At the Feinberg lab, I became immersed in the heart muscle tissue engineering field. In particular, I became infatuated with the process of heart muscle formation, where your heart begins as a linear tube and then bends and loops to form its more mature three-dimensional structure. This also led to my work in the single ventricle field, where I began to wonder if we could use the same principles that underlie heart formation to engineer either contractile heart tubes or heart-like organ replacements in vitro. Working with Additional Ventures has been a great opportunity because I can bridge my passion for helping people and building heart muscle. Particularly, hearing from patients at the 2021 Single Ventricle Investigator Meeting had a profound impact on me. It is my hope that my work will help contribute to additional therapeutic options for single ventricle patients.  

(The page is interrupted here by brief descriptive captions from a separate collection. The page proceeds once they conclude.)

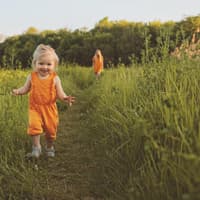 Ein kleines Mädchen in orangenem Sommeroutfit läuft durch eine Wiese.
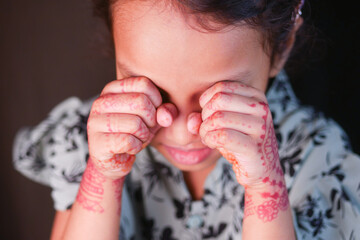 a upset child girl looking down 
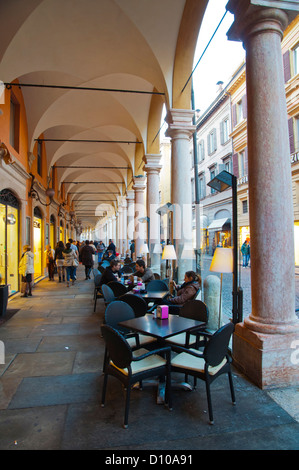 Cafe terraces under porticoes along Via Emilia street central Modena city Emilia-Romagna region central Italy Europe Stock Photo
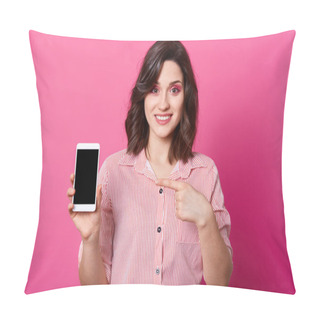Personality  Studio Shot Of Attractive Woman Stands Smiling And Pointing At Mobile Phone With Empty Screen, Feels Happy, Dressed In Elegant Clothes, Models Posing Over Pink Studio Wall. Copy Space For Promotion. Pillow Covers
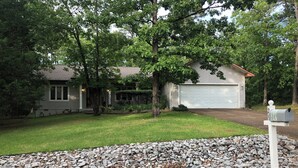 A residential house with a garage, surrounded by a well-maintained lawn and a rock border.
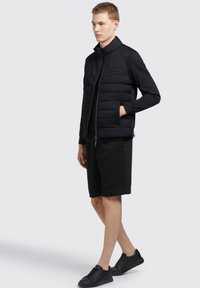 Sort puffervest med høj krave og patchlommer, parret med sorte shorts og sorte sneakers. Slank, moderne design med en mat overflade.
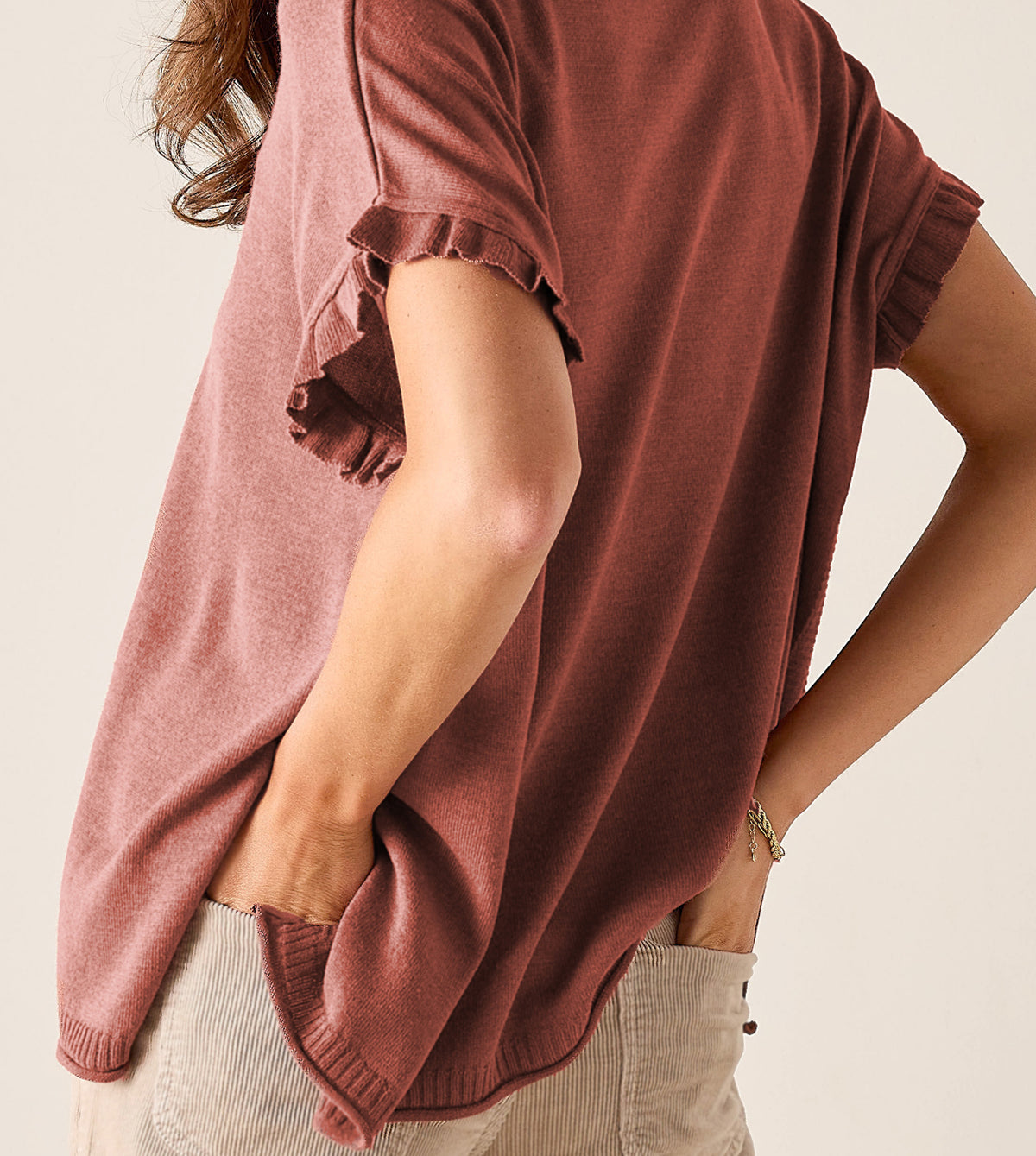 Dusty rose knit tunic with ruffled short sleeves.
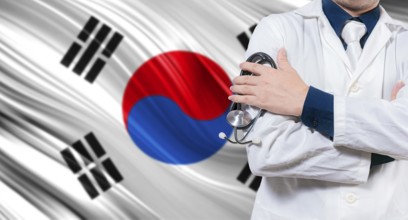 Doctor with stethoscope on South Korean flag. Doctor with crossed arms on South Korean flag.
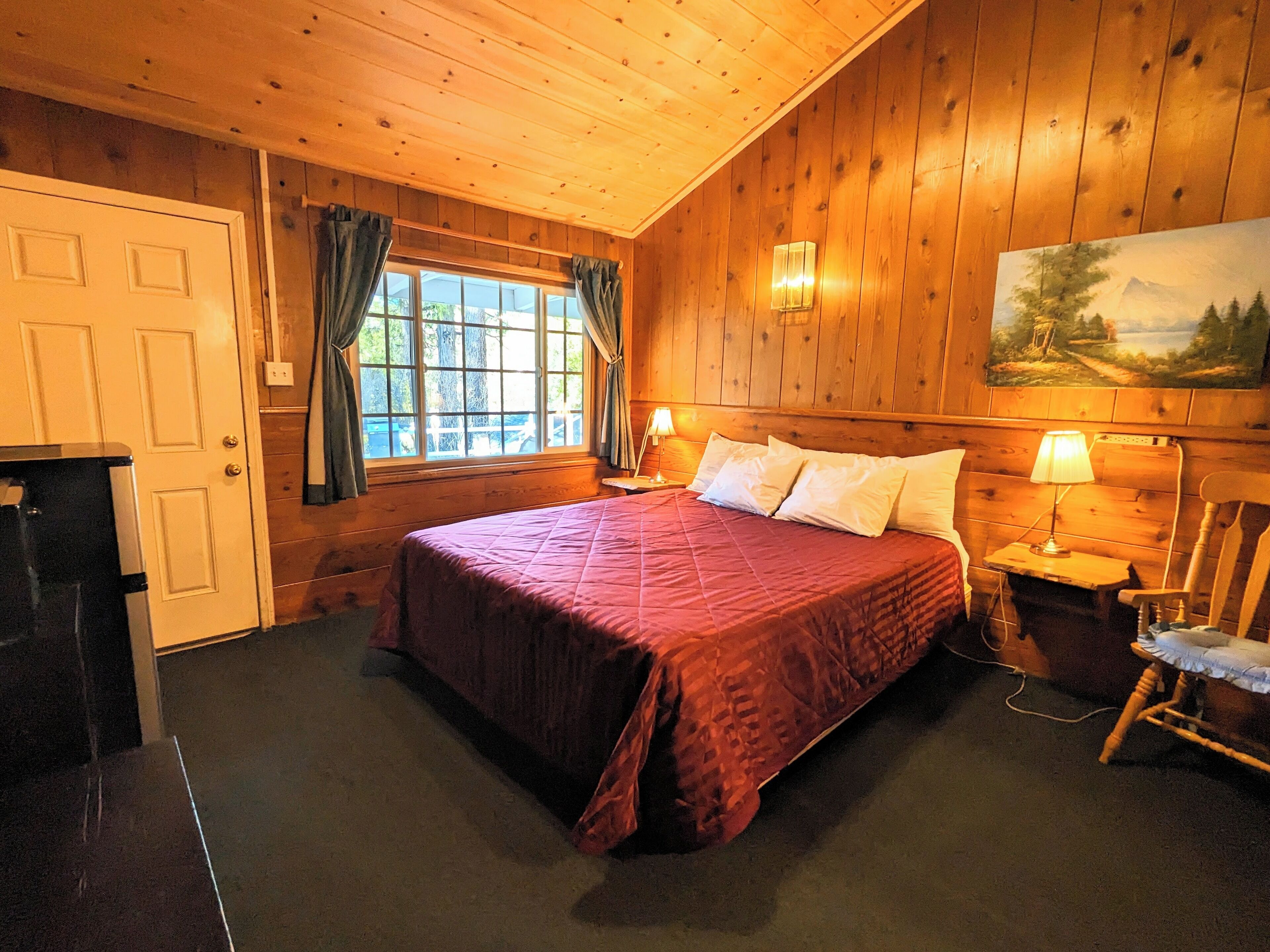 A wooden-paneled room with a bed, a painting, and a window with curtains.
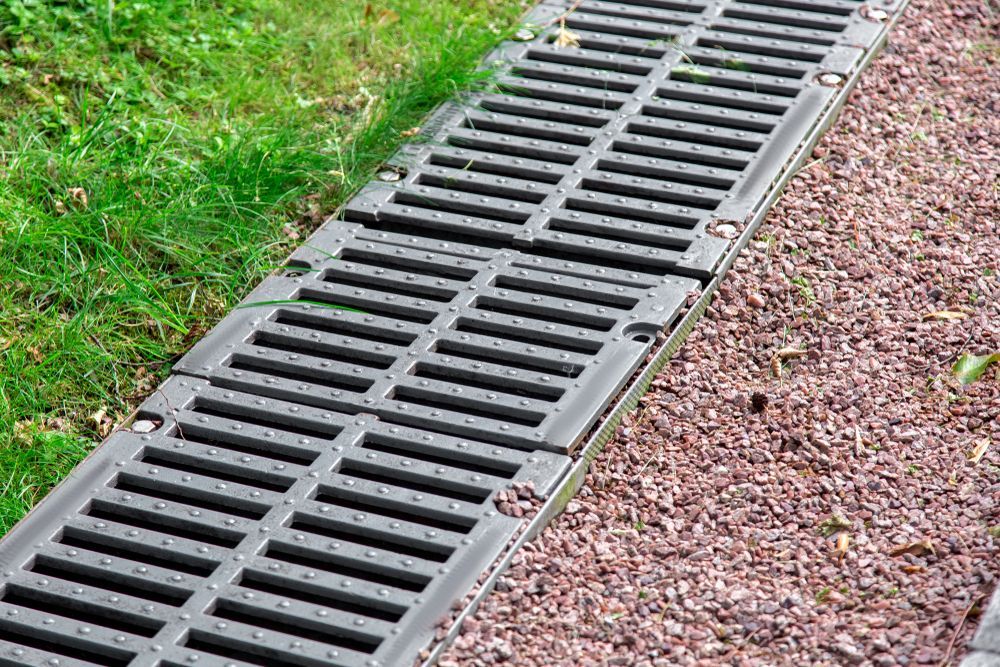 A Manhole Cover is Sitting on Top of a Gravel Path — Fastcall Group In Herbert, NT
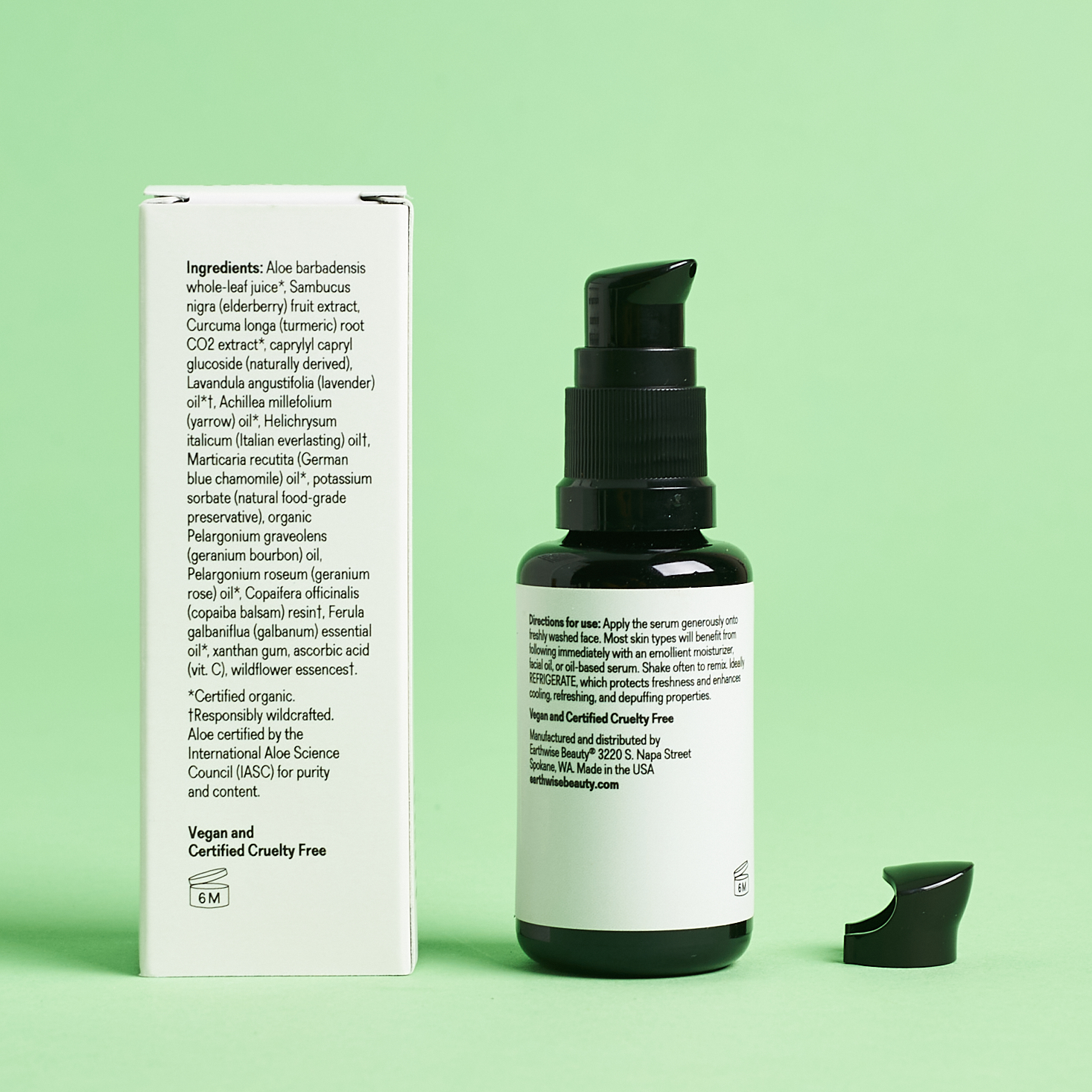 black and white serum bottle next to white packaging turned so you can read the ingredients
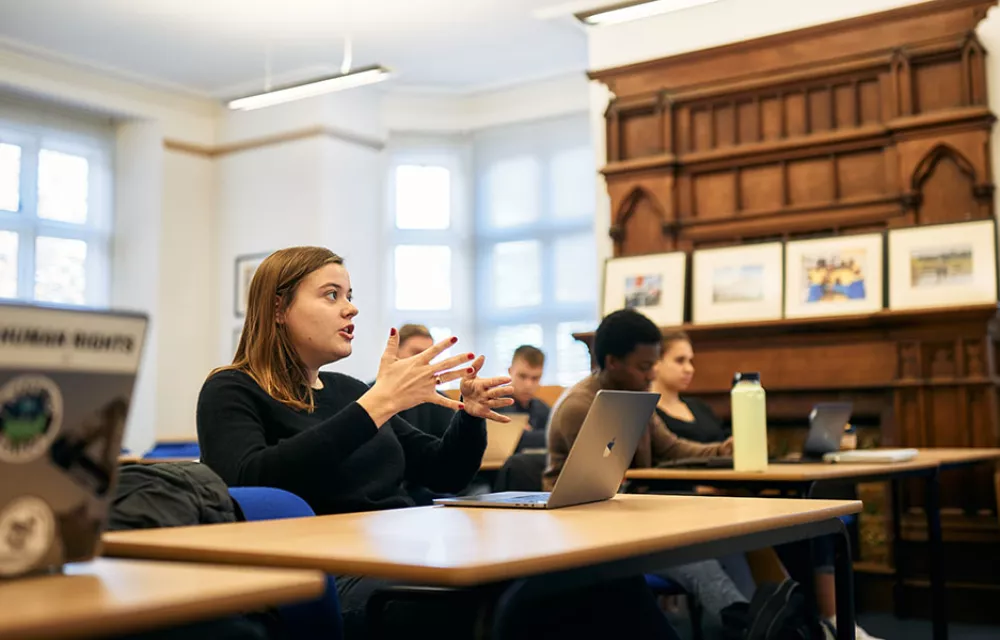 Student gesticulating while asking a question in classroom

Based on your experience, what are some gaps in the field we have yet to fill as a community?

There are several gaps that I see in the field that we need to fill as a community. Specifically in relation to bioprinting heart muscle tissues. Here, we need to be able to:

1) Produce enough cells with the appropriate genetic background to fabricate contractile heart tissues,

2) Generate vasculature that can support the viability of thick heart muscle tissues, and

3) Incorporate bioreactors that can mature heart muscle tissues both mechanically and electrically to achieve appropriate functional output.

Who and/or what organizations are needed to tackle these gaps?

We need experts in medicine, genetics, developmental biology, manufacturing, engineering, and regulations. We also need input from single ventricle disease patients and their families. The list goes on and on.


What’s the one thing you wish people knew about this disease?

One thing I wish people understood better is the significant impact this disease has on patients and families, not just through early stage surgeries, but throughout the patient’s entire life. This is why it is important to hear from single ventricle patients and their families so that we can better tailor our research to fit their current needs and expectations.


As an early-career investigator, how do you see collaboration between communities (researchers, clinicians, patients/families) evolving over the years? What would you like to see change?

Though Additional Ventures has done a tremendous job bringing together researchers and clinicians, I still think we need to focus on collaboration to create solutions for single ventricle disease. Patients and families are also a key resource that should be included. Sometimes in research, we get into our “silos” and begin to forget the impact our work has on those afflicted by single ventricle disease. I am honored to perform research with Additional Ventures, especially since there is a tremendous focus on bringing these different groups together. We can really learn from each other.


What advice do you have for other early-career investigators looking to get into this space?

Open a dialogue with those researchers and clinicians currently working in the field. We need all the help we can get. And with the collaborative environment fostered by Additional Ventures, I think it is desirable to bring in as many researchers and clinicians with different backgrounds as possible in order to achieve big goals, like engineering contractile Fontan conduits or even whole heart replacements.